To do this in Jupyter Notebook:
1. Click on 'Kernel' in the top menu
2. Select 'Change kernel'
3. Choose 'ragtools' from the list

In JupyterLab:
1. Click on the kernel name in the top right corner of the notebook
2. Select 'ragtools' from the list of available kernels

After switching, you can verify the current environment by running:


In [None]:
import sys
print(sys.executable)



This should point to the Python interpreter in your 'ragtools' Conda environment.

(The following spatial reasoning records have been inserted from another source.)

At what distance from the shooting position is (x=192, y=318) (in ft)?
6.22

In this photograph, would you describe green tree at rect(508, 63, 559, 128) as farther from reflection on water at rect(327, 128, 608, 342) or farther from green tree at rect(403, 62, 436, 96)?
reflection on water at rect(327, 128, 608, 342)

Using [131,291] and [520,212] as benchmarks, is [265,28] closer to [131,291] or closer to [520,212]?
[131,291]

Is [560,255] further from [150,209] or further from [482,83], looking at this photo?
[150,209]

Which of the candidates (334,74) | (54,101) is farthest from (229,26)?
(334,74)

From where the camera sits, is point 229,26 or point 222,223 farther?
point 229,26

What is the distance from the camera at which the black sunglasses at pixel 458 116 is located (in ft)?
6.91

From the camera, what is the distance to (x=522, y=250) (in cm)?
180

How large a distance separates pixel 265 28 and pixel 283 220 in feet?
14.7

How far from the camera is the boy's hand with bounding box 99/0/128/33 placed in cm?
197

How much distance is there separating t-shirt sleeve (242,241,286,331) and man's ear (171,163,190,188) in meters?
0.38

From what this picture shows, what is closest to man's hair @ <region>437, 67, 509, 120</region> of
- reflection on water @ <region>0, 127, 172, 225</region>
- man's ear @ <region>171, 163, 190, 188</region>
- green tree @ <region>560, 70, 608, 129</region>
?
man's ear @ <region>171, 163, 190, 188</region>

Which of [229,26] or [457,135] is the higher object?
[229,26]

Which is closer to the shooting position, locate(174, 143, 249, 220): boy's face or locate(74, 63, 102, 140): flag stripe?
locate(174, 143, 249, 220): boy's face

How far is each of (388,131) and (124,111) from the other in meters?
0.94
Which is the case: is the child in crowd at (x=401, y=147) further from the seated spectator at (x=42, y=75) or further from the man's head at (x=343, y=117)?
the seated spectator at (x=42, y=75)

### 3.6 Verify Installation

Let's verify that our environment is set up correctly:

In [2]:
import sys
import subprocess
import json
import importlib

def get_conda_package_info(package_name):
    try:
        result = subprocess.run(['conda', 'list', '--json'], capture_output=True, text=True)
        packages = json.loads(result.stdout)
        for package in packages:
            if package['name'] == package_name:
                return f"{package_name}: {package['version']}"
        return f"{package_name}: Not found in conda environment"
    except Exception as e:
        return f"Error getting conda info for {package_name}: {str(e)}"

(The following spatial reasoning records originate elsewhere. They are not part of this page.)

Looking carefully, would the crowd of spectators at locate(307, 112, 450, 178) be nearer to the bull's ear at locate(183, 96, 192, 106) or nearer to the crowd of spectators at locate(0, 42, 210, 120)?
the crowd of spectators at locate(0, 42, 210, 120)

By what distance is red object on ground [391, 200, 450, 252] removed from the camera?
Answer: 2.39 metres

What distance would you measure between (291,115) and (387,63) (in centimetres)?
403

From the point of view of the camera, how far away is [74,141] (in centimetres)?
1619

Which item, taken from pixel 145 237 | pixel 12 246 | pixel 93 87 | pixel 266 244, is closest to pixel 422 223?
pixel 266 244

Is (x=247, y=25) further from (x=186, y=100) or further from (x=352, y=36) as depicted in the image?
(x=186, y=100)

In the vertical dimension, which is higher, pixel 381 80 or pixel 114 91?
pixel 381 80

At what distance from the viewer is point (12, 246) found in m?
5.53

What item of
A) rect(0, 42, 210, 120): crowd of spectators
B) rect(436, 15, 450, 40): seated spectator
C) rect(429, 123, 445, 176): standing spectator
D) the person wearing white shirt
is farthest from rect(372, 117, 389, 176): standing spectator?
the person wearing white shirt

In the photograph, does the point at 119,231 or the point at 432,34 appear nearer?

def check_importable(package_name):
    import_names = {
        'pytorch': 'torch',
        'scikit-learn': 'sklearn',
        'python-dotenv': 'dotenv',
        'neo4j': 'neo4j',
        'docker': 'docker',
    }
    try:
        importlib.import_module(import_names.get(package_name, package_name))
        return "Importable"
    except ImportError:
        return "Not importable"

print(f"Python version: {sys.version}")
print("\nPackage versions:")

packages = ['pytorch', 'transformers', 'psycopg2', 'numpy', 'matplotlib', 
            'jupyter', 'pandas', 'scikit-learn', 'python-dotenv', 
            'neo4j-python-driver', 'docker-py', 'python-docker', 'pgvector']

for package in packages:
    conda_info = get_conda_package_info(package)
    import_name = package
    if package == 'neo4j-python-driver':
        import_name = 'neo4j'
    elif package in ['docker-py', 'python-docker']:
        import_name = 'docker'
    import_status = check_importable(import_name)
    print(f"{conda_info} ({import_status})")

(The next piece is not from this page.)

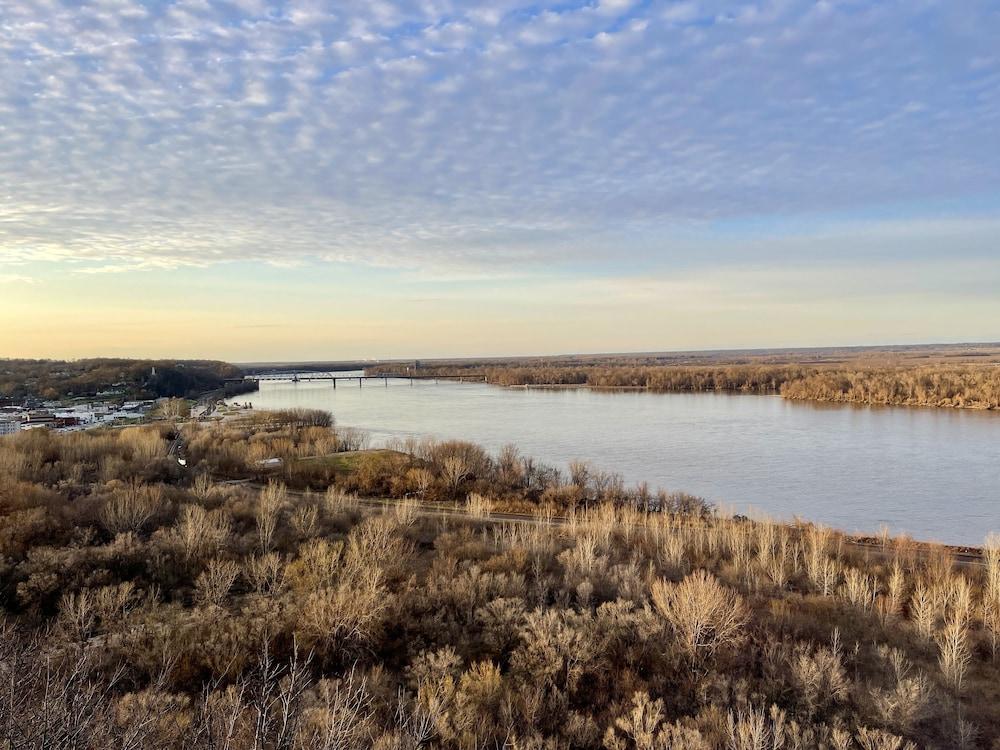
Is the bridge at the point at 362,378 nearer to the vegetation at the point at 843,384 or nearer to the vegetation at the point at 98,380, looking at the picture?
the vegetation at the point at 98,380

# Additional check for PyTorch
try:
    import torch
    print(f"\nPyTorch import successful. Version: {torch.__version__}")
except ImportError:
    print("\nFailed to import PyTorch")

print("\nAll package checks completed.")


Python version: 3.12.4 | packaged by conda-forge | (main, Jun 17 2024, 10:23:07) [GCC 12.3.0]

Package versions:
pytorch: 2.3.1 (Importable)
transformers: 4.41.2 (Importable)
psycopg2: 2.9.9 (Importable)
numpy: 2.0.0 (Importable)
matplotlib: 3.8.4 (Importable)
jupyter: 1.0.0 (Importable)
pandas: 2.2.2 (Importable)
scikit-learn: 1.5.1 (Importable)
python-dotenv: 1.0.1 (Importable)
neo4j-python-driver: 5.22.0 (Importable)
docker-py: 7.1.0 (Importable)
python-docker: 0.2.0 (Importable)
pgvector: 0.3.0 (Importable)

PyTorch import successful. Version: 2.3.1

All package checks completed.